4 Reasons It’s Time to Raise the Standards Bar for Companies

How would we recognize a sustainable enterprise if we saw one? That question has been nagging at me for years. When we celebrate companies ranked as being the most sustainable (see my April 5, 2011, blog: 5 Lists of the Most Sustainable Companies), are they really just the best of a bad lot? When a company is certified as making significant progress towards its aspirational sustainability-related goals (see my April 19 blog: 5 Reasons ULE 880 is a Bellwether Sustainability Standard), are those goals setting the bar high enough?Are we ready for a more rigorous assessment of where Mother Earth would position a company on its journey toward being a truly sustainable enterprise? I think so, for four reasons.

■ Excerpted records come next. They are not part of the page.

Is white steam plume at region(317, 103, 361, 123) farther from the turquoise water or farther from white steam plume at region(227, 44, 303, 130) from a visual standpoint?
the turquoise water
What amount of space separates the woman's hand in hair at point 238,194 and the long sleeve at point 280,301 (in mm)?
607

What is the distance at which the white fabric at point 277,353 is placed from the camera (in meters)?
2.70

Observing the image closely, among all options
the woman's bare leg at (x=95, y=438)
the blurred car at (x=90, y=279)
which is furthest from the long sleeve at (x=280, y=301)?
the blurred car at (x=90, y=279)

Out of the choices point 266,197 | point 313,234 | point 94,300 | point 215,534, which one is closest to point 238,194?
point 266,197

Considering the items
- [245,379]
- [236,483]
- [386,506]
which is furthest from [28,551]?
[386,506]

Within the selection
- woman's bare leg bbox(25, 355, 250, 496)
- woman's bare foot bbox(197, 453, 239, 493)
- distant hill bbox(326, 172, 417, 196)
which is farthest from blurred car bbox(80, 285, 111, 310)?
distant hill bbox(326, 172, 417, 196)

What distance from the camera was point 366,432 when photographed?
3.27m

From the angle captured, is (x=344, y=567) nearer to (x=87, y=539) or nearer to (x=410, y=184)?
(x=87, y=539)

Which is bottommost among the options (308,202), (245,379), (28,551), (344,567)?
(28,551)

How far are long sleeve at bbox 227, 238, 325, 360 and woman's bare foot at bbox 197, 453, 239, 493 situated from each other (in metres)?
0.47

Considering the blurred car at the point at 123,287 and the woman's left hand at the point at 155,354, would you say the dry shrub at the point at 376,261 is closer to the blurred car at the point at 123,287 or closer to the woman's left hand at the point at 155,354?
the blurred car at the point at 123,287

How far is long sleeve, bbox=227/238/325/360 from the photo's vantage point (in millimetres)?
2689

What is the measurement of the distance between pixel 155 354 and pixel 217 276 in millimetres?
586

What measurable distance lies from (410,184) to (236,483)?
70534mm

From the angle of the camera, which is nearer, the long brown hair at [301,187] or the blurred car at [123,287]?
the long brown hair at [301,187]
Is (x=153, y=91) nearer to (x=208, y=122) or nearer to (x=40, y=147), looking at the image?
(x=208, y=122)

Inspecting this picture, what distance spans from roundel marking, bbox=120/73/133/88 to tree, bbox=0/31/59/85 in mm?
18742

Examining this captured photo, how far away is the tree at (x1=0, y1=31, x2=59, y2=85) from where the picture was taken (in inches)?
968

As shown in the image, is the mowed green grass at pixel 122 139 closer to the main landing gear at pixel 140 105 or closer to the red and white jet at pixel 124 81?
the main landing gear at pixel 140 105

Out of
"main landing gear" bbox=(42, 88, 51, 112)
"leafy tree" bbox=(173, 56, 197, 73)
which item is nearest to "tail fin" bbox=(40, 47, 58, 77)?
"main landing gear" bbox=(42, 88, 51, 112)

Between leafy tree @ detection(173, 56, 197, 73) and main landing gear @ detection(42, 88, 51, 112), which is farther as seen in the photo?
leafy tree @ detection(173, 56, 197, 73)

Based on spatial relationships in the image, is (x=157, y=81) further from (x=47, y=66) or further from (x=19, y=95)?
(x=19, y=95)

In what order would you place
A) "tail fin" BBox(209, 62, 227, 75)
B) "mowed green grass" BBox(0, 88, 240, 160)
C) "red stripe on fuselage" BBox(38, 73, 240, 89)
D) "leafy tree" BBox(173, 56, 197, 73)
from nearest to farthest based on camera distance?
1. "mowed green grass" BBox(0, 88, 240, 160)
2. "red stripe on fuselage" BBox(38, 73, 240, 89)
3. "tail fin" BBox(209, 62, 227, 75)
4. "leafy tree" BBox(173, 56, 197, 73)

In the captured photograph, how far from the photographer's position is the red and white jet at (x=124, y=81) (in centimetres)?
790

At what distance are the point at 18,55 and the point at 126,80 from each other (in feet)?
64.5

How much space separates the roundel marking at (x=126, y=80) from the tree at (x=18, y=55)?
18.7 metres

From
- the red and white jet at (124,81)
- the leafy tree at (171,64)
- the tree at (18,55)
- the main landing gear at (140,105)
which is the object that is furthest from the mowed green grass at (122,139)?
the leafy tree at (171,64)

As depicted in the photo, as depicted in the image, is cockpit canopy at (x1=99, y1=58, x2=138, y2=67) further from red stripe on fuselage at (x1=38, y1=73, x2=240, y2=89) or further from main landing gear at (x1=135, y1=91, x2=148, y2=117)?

First, we have the criteria. The Natural Step (TNS) has helped us enormously. Its founder, Dr. Karl-Henrik Robèrt orchestrated a consensus among scientists on the four conditions that are necessary for a sustainable society. As a by-product of the TNS effort, scientists defined what organizations must do to help achieve and maintain that society. That is, they have defined sustainable enterprises as ones which meet the four high-level, strategic conditions in the adjacent slide.

Click on image to enlarge

The four principles are wonderfully succinct. They say that a sustainable company is one that cleans up its act, neutralizes its environmental and social impacts, and leaves the world the way it found it, or better. It achieves net zero energy, net zero waste, net zero water, net zero pollution, net zero materials—net zero everything. At least. And it steps up to the gnarly issue of economic and social justice to ensure more equitable attainment of a high quality of life for its stakeholders. The World Business Council for Sustainable Development (WBCSD) has a helpful Vision 2050 set of documents that graphically describes paths to this future state.

Second, we have a great standard on which to build. A new principle-based standard could be modeled on the emerging ULE 880 standard. We just need to replace companies’ aspirational goals relative to 2005 with more absolute goals relative to the four systems conditions for a sustainable enterprise. Any time-based goals would reflect what scientists in that goal’s area of expertise say we need to achieve by the specified date. Another candidate for the base would be the certification criteria for B Corps (see my February 8, 2011 blog, A Better Business Model: B Corporations).

Third, a more rigorous, principle-based standard addresses multiple needs:

  • We need to encourage innovative breakthrough thinking by helping companies realize how far they have to go to be sustainable enterprises. Stretch goals energize creative thinking.
  • We need to set the bar high and avoid lulling companies into thinking that they are already doing enough, or that there is no urgency to do more.
  • We need to applaud leading companies who aspire to being truly sustainable enterprises, while acknowledging how much more needs to be done.
  • We need to spark transformational approaches to being good companies, not incremental approaches toward being less bad.
  • We need a gold standard for truly sustainable companies. It would make greenwashing claims even more embarrassing, and level the playing field.

Fourth, the world is ready for this kind of standard. Influential companies like Wal-Mart, P&G, and Caterpillar have declared zero-waste goals. California has introduced legislation that requires all new commercial buildings to be zero-net-energy (ZNE) by 2030, and new residential buildings to be ZNE by 2020. InterfaceFLOR is on track to climb “Mount Sustainability” by 2020. Leading companies are ready.

Why are we hesitant to create this standard? Maybe it’s because companies in high-impact sectors would be discouraged or traumatized when they see how far they still have to go on their sustainability journeys. Maybe they will think it is unfair to use a standard that reveals how today’s business model prevents some companies in some sectors from ever being truly sustainable. Maybe it’s because some companies would ridicule the standard as being idealistic and out of touch with their myopic reality, versus Mother Earth’s.

By setting Big Hairy Audacious Goals (BHAGs), we unleash the creativity and innovation of impassioned sustainability champions to help us achieve the necessary quantum leaps. We may need new technologies, new business models, and new corporate purposes. Visions are inspiring and energizing. When President Kennedy his famous vision in 1961, he had no idea how the U.S. could land a man on the moon within 10 years and return him safely to earth. But he had faith in the ingenuity of the best and brightest people to do the impossible. They did it. So can we, if set our sights high enough.